* **DESAFIO A**: Copie sem alterações as linhas da listagem que vão da linha que contém "How far from where" até o fim da listagem, inclusive.

* **TEXTO FORNECIDO**:
————————
Cultura
O eterno retorno de Macbeth
A estreia do filme dirigido por Joel Coen na AppleTV+ chama a atenção para outras três versões da obra clássica


Shakespeare é hoje um autor mais famoso do que lido. Macbeth, uma de suas principais obras, fala de um passado que poucos sabem localizar. Mesmo assim, o filme A Tragédia de Macbeth, que estreou na AppleTV+, deve concorrer a um punhado de Oscar, o que levará um tanto de gente a querer vê-lo.
Se ler suas obras exige bastante esforço, consumir as ideias e a visão que Shakespeare teve dos homens e do poder é mais fácil. Qualquer filme de super-herói ou mesmo de heróis comuns comporta mais influências do autor britânico do que sonha a nossa vã filosofia.
Ambição e ganância são temas que não envelhecem. E a tirania, a crença de que quem tem poder tudo pode, voltou com uma força que até há pouco ninguém imaginaria. A Tragédia de Macbeth embala esses tópicos em um filme que é histórico sem deixar de ser contemporâneo.
Escrito e dirigido por Joel Coen, no primeiro trabalho sem o irmão Ethan, A Tragédia de Macbeth enfatiza a magnitude do texto, mas não ostenta a solenidade característica desse tipo de produção. Embora a poesia shakespeariana ressoe a cada diálogo, nunca parece que estamos vendo atores declamando um texto nobre.
Duas escolhas de Coen são decisivas para alcançar esse efeito. Todas as interpretações são em um tom baixo, o que faz as palavras ganharem corpo e vida na respiração dos atores, e a elaborada composição visual cria um imaginário apropriado para atrair o público de uma época em que as imagens convencem mais que as palavras.
A Tragédia de Macbeth não é apenas deslumbrante do ponto de vista fotográfico, mas seu conceito visual é o principal argumento contra a redundância (ou não) de mais uma versão cinematográfica de Macbeth.
As peças de Shakespeare superam a Bíblia como inspiração para filmes. O registro mais antigo de uma produção inspirada na Paixão de Cristo é de 1898, ano em que Macbeth também migrou do palco para a tela. Dali em diante, foram dezenas de versões para cinema e tevê.
Em meio a tantas, pelo menos três se tornaram referência, graças aos nomes que as assinam. E a boa notícia é que todas estão disponíveis no streaming. Orson Welles filmou Macbeth – Reinado de Sangue (Pluto TV e YouTube) em 1948. Akira Kurosawa, em 1957, Trono Manchado de Sangue (Belas Artes à La Carte).Roman Polanski realizou Macbeth (HBO Max).
As peças de William Shakespeare superam a Bíblia como inspiração para o cinema e a TV
A adaptação de Coen entra para esse clube de elite. Welles, Kurosawa, Polanski e Coen não vampirizam Shakespeare, como, por exemplo, o australiano Justin Kurzel, Macbeth: Ambição e Guerra (2015).
————————
* **DESAFIO B**: No texto sobre Macbeth, reescreva o trecho que vai de "As peças de Shakespeare" até "Macbeth (HBO Max).", inclusive, substituindo "tevê" por "televisão".
————————
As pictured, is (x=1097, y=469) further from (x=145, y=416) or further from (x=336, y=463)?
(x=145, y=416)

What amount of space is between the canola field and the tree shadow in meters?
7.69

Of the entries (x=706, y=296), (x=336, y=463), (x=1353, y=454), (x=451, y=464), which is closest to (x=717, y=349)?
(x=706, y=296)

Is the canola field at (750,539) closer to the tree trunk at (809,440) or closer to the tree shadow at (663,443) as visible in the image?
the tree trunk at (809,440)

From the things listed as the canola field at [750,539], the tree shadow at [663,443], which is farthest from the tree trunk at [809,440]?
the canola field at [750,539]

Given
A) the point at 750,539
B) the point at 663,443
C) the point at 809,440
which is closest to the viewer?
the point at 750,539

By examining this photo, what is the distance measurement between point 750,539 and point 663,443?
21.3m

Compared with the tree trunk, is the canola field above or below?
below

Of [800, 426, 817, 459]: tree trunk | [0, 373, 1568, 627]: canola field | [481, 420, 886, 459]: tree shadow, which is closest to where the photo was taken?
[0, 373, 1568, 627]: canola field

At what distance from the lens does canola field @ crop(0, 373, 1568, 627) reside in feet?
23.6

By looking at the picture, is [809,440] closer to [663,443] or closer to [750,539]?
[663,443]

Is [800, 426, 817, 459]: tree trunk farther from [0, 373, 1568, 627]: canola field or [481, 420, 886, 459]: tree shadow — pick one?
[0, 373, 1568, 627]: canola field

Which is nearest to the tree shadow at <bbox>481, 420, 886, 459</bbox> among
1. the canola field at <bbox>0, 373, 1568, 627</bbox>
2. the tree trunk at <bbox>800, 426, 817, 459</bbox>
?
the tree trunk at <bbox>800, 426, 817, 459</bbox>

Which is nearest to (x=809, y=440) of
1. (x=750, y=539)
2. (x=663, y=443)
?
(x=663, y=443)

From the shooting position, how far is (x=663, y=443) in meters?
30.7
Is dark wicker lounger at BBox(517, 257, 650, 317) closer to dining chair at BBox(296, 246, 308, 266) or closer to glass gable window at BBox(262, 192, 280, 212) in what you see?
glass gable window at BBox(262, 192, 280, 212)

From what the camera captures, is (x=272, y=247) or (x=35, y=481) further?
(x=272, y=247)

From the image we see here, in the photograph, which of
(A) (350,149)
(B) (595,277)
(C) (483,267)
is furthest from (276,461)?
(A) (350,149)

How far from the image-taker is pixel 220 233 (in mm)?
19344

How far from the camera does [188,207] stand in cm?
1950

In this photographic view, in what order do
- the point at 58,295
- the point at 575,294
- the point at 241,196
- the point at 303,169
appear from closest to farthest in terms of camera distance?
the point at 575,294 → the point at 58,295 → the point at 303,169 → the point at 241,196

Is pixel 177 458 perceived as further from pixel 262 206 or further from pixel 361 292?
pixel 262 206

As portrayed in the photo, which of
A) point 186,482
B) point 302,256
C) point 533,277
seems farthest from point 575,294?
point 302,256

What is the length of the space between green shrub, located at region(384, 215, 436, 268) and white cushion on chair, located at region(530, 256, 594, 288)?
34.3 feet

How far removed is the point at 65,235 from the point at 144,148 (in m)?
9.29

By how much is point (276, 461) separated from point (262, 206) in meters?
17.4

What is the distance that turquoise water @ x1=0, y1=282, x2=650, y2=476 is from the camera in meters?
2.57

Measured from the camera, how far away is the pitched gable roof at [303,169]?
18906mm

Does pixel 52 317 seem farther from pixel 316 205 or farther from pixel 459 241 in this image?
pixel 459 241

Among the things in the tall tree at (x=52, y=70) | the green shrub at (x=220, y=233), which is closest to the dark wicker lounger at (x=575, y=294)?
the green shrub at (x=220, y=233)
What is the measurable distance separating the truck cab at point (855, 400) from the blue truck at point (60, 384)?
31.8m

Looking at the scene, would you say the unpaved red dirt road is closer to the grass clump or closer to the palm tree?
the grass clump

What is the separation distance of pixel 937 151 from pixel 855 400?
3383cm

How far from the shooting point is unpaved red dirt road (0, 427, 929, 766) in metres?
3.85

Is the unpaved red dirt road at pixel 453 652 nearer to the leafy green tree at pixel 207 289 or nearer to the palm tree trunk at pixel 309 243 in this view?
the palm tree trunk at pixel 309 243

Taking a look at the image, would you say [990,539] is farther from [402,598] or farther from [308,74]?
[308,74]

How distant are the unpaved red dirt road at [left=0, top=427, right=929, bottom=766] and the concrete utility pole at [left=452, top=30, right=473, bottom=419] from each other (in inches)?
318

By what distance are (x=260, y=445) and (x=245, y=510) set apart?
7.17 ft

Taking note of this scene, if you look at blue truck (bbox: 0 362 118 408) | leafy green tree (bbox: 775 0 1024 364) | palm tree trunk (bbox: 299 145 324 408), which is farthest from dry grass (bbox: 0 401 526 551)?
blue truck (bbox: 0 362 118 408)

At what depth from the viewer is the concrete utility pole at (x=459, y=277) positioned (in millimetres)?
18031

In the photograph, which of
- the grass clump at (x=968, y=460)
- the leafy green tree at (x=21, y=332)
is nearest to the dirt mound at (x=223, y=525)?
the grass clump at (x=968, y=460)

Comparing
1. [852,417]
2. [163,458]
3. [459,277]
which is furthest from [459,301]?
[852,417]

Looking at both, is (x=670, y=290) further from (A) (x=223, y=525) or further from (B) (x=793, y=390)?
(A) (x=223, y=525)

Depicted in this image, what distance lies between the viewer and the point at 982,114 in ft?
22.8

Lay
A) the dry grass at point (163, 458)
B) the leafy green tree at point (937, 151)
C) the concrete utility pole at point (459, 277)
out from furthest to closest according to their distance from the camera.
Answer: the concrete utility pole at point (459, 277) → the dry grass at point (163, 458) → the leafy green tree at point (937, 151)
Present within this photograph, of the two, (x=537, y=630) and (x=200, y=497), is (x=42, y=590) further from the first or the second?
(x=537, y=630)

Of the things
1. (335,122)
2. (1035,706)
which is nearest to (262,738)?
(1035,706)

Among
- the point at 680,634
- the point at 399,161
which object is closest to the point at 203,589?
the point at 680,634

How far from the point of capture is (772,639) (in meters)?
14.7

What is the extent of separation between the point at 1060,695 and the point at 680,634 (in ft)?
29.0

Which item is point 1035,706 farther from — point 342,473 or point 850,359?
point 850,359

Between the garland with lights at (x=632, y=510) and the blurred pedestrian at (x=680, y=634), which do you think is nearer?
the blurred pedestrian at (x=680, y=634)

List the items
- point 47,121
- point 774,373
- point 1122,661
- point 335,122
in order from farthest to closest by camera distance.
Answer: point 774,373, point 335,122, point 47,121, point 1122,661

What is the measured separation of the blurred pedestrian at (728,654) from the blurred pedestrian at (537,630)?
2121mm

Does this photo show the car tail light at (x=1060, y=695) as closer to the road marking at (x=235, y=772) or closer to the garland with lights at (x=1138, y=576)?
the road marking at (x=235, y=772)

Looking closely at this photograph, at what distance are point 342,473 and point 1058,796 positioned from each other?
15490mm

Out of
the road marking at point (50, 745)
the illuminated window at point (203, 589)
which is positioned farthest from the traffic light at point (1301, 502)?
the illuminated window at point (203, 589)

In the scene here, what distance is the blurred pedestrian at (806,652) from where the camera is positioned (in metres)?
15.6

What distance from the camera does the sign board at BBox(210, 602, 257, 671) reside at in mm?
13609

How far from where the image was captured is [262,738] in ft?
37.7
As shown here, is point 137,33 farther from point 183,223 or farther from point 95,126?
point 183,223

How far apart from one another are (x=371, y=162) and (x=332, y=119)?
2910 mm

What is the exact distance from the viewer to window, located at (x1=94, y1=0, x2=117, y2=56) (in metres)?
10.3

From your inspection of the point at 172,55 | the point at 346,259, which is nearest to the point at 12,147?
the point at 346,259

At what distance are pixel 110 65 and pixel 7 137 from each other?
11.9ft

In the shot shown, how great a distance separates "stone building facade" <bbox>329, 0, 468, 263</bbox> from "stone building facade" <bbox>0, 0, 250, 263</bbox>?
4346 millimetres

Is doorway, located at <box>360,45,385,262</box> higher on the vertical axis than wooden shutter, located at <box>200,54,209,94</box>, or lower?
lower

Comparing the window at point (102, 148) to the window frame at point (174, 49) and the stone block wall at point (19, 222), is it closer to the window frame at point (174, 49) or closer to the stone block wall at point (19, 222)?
————————
* **SOLUÇÃO DO PROBLEMA A**:
How far from where the image was captured is [262,738] in ft?
37.7
As shown here, is point 137,33 farther from point 183,223 or farther from point 95,126?
point 183,223

How far apart from one another are (x=371, y=162) and (x=332, y=119)?
2910 mm

What is the exact distance from the viewer to window, located at (x1=94, y1=0, x2=117, y2=56) (in metres)?
10.3

From your inspection of the point at 172,55 | the point at 346,259, which is nearest to the point at 12,147?
the point at 346,259

At what distance are pixel 110 65 and pixel 7 137 from each other?
11.9ft

In the shot shown, how great a distance separates "stone building facade" <bbox>329, 0, 468, 263</bbox> from "stone building facade" <bbox>0, 0, 250, 263</bbox>?
4346 millimetres

Is doorway, located at <box>360,45,385,262</box> higher on the vertical axis than wooden shutter, located at <box>200,54,209,94</box>, or lower?
lower

Comparing the window at point (102, 148) to the window frame at point (174, 49) and the stone block wall at point (19, 222), is it closer to the window frame at point (174, 49) or closer to the stone block wall at point (19, 222)?

* **SOLUÇÃO DO PROBLEMA B**:
As peças de Shakespeare superam a Bíblia como inspiração para filmes. O registro mais antigo de uma produção inspirada na Paixão de Cristo é de 1898, ano em que Macbeth também migrou do palco para a tela. Dali em diante, foram dezenas de versões para cinema e televisão.
Em meio a tantas, pelo menos três se tornaram referência, graças aos nomes que as assinam. E a boa notícia é que todas estão disponíveis no streaming. Orson Welles filmou Macbeth – Reinado de Sangue (Pluto TV e YouTube) em 1948. Akira Kurosawa, em 1957, Trono Manchado de Sangue (Belas Artes à La Carte).Roman Polanski realizou Macbeth (HBO Max).